Disambung oleh Aditya Nafidz Farhan selaku panelis yang menjelaskan tentang KRIS (kelas rawat inap standar) dan sepakat bahwa dengan adanya KRIS ini lebih baik dibanding dengan sistem kelas 1, 2, dan 3 pada BPJS Kesehatan. Karena dirinya merasa bahwa keadilan akan tercipta dengan meleburnya tingkatan kelas dalam BPJS Kesehatan ini.
Diskusi mengenai peleburan kelas dalam BPJS ini berlangsung cukup menarik, pertanyaan-pertanyaan yang diajukan menjadi pembuka topik yang menarik untuk didiskusikan, para panelis turut serta memberikan pendapatnya dan penjelasan dari sudut pandangnya. Hal ini tentu menjadi ilmu baru yang didapatkan untuk para peserta, karena dapat mempertimbangkan baik buruknya keputusan yang dibuat oleh Pak Jokowi disertai dengan berbagai macam latar belakang. Dalam diskusinya, salah satu panelis juga menyinggung soal perbedaan yang signifikan dari Rumah Sakit Swasta dan Rumah Sakit Pemerintah, sehingga membuat diskusi menjadi semakin menarik.
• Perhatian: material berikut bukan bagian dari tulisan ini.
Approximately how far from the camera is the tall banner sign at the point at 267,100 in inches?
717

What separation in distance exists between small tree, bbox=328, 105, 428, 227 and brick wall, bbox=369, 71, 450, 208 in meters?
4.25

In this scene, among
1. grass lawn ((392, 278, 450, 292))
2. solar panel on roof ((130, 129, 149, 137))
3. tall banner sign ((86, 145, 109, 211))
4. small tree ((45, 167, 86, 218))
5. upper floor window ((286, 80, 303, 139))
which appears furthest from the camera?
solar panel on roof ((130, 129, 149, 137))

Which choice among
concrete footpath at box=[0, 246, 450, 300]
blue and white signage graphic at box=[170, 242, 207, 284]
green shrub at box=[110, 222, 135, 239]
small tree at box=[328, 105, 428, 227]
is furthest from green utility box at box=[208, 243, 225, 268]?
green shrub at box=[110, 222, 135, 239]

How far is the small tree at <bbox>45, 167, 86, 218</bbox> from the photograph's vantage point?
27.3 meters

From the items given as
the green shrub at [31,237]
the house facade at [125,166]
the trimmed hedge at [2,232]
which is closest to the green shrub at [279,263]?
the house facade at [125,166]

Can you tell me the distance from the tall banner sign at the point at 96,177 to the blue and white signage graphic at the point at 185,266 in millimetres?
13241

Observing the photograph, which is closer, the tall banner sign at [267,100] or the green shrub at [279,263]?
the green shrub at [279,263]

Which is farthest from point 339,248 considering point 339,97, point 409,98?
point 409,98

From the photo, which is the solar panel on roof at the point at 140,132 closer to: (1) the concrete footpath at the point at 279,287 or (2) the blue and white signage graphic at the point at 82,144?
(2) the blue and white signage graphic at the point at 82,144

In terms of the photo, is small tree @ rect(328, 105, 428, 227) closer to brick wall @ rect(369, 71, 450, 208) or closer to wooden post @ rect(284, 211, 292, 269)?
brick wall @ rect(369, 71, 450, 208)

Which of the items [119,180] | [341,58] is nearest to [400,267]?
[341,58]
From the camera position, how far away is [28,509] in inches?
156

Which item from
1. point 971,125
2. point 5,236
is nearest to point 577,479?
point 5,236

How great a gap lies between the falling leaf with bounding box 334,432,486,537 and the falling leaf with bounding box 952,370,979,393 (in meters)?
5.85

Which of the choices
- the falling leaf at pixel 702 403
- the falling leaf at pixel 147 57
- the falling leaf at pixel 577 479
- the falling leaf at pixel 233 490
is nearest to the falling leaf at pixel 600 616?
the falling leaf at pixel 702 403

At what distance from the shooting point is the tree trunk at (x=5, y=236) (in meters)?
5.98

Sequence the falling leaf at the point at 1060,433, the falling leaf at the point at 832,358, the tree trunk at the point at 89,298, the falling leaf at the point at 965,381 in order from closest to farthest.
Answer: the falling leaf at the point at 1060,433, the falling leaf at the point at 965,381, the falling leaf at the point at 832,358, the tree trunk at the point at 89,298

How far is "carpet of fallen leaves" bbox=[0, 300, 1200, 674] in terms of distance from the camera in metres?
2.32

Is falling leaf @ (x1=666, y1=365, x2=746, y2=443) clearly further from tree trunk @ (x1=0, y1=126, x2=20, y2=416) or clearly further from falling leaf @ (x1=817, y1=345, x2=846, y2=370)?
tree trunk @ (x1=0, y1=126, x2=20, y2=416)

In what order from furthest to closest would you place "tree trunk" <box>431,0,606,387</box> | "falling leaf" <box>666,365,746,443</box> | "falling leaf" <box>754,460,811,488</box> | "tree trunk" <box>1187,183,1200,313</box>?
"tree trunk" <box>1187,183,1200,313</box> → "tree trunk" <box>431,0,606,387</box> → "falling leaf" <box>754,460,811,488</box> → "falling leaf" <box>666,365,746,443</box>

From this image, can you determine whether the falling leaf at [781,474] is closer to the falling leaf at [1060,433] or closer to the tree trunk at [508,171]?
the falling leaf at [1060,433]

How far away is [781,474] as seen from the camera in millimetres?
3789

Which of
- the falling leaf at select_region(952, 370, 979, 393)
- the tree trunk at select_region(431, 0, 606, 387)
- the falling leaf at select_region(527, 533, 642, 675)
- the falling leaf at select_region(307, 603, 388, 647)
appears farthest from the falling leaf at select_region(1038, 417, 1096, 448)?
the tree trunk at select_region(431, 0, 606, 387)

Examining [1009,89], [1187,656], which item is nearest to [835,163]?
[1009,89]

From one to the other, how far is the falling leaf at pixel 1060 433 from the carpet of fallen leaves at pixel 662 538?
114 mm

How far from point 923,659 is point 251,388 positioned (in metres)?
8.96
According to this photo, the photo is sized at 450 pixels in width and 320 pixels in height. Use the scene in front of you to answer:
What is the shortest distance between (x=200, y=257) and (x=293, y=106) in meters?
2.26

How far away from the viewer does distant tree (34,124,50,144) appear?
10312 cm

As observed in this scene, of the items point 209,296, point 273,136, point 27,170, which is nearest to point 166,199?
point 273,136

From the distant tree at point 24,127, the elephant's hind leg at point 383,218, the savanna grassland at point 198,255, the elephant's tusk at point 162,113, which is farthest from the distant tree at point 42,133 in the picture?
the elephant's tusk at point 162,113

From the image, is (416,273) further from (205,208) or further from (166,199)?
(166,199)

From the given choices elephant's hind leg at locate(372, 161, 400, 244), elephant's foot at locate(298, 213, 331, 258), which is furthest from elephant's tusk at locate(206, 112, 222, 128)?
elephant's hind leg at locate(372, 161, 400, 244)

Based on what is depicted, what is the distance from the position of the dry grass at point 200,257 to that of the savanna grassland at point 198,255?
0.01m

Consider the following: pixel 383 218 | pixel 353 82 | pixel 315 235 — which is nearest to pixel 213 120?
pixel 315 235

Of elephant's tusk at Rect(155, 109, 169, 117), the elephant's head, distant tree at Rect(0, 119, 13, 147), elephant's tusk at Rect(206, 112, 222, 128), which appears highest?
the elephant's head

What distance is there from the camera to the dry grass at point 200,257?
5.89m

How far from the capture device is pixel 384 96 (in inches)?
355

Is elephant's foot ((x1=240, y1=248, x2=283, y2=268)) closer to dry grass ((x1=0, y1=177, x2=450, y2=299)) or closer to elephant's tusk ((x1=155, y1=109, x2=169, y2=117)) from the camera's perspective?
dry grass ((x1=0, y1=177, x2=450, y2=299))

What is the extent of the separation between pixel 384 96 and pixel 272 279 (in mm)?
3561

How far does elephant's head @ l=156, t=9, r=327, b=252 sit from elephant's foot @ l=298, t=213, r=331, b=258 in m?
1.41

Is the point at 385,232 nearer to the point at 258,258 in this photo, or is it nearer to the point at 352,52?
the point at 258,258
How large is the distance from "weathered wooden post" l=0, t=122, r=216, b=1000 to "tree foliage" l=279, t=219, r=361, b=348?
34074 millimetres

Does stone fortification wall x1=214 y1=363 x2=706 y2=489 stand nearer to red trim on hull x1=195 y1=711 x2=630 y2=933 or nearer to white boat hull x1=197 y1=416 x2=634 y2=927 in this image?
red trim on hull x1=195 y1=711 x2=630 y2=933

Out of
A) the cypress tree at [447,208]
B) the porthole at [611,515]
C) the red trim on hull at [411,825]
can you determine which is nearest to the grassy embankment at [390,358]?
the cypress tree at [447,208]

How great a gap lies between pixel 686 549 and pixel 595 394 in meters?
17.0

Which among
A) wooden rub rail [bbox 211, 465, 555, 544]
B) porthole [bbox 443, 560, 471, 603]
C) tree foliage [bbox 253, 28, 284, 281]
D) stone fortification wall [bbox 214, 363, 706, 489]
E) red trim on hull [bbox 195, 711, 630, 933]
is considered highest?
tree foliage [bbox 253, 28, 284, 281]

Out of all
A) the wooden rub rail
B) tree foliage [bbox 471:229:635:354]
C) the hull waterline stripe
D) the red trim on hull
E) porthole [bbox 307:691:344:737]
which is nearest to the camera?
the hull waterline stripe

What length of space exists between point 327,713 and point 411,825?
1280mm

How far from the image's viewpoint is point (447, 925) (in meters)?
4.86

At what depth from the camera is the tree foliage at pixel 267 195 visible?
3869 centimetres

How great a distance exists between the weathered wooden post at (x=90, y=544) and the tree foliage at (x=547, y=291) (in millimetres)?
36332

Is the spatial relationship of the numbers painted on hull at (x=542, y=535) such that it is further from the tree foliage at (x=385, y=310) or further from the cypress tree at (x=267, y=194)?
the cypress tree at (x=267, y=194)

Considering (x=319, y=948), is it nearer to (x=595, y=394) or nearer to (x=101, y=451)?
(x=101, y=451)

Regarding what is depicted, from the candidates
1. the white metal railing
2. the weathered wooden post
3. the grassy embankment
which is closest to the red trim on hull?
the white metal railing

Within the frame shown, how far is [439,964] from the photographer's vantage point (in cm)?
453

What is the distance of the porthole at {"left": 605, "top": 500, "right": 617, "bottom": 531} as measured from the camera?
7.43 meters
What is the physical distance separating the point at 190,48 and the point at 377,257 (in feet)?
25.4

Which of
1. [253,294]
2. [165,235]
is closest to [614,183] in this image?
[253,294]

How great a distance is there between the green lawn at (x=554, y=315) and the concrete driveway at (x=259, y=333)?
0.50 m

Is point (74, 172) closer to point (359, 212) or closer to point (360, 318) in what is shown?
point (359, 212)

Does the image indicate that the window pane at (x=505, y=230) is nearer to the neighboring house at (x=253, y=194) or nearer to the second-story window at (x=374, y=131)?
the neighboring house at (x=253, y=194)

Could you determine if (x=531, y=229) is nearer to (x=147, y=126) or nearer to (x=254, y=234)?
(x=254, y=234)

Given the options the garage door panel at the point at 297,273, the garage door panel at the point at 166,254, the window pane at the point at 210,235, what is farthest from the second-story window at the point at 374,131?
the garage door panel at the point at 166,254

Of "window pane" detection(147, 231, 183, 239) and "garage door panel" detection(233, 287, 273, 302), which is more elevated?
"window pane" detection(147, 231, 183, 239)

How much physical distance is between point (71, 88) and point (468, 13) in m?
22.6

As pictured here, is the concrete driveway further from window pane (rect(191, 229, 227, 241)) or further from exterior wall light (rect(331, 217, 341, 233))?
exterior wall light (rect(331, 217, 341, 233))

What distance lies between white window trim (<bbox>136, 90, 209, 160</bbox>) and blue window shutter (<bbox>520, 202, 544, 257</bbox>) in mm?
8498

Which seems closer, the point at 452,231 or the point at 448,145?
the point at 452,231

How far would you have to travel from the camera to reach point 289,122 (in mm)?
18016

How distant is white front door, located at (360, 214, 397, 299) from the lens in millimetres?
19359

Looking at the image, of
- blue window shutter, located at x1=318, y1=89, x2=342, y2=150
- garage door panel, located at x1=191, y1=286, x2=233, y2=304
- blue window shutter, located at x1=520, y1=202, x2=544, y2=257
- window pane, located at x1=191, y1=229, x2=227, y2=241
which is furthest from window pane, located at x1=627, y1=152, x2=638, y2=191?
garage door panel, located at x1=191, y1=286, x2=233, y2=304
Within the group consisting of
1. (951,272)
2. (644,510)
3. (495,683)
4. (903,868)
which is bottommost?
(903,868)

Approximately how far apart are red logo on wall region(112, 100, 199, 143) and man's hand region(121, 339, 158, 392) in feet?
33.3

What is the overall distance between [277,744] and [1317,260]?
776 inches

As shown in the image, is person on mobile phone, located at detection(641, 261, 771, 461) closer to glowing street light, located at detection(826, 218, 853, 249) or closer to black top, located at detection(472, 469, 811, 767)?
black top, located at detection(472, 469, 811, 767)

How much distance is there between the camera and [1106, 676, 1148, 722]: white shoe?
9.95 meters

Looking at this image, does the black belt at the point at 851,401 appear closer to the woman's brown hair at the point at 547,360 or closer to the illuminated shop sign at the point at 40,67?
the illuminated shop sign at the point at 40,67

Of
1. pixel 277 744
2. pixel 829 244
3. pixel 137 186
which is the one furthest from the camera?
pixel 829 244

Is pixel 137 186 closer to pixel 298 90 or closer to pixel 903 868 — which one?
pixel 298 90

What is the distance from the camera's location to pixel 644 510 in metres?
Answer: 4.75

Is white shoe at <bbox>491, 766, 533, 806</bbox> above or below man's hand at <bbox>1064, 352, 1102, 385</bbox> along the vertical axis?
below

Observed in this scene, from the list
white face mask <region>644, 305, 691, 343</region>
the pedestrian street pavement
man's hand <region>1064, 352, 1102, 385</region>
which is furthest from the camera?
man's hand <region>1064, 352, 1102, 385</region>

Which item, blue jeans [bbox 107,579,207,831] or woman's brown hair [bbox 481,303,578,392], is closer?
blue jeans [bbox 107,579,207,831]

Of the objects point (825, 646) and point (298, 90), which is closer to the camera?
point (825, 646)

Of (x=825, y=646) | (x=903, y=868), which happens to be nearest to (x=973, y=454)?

Banyak wawasan yang dapat diambil dari webinar ini, disamping bertemu dengan para bintang tamu hebat, para peserta juga merasakan adanya perbedaan-perbedaan secara nyata yang ditimbulkan dari sistem kelas di BPJS Kesehatan. Kemudian, acara dilanjutkan dengan sesi ice breaking dan ditutup oleh MC.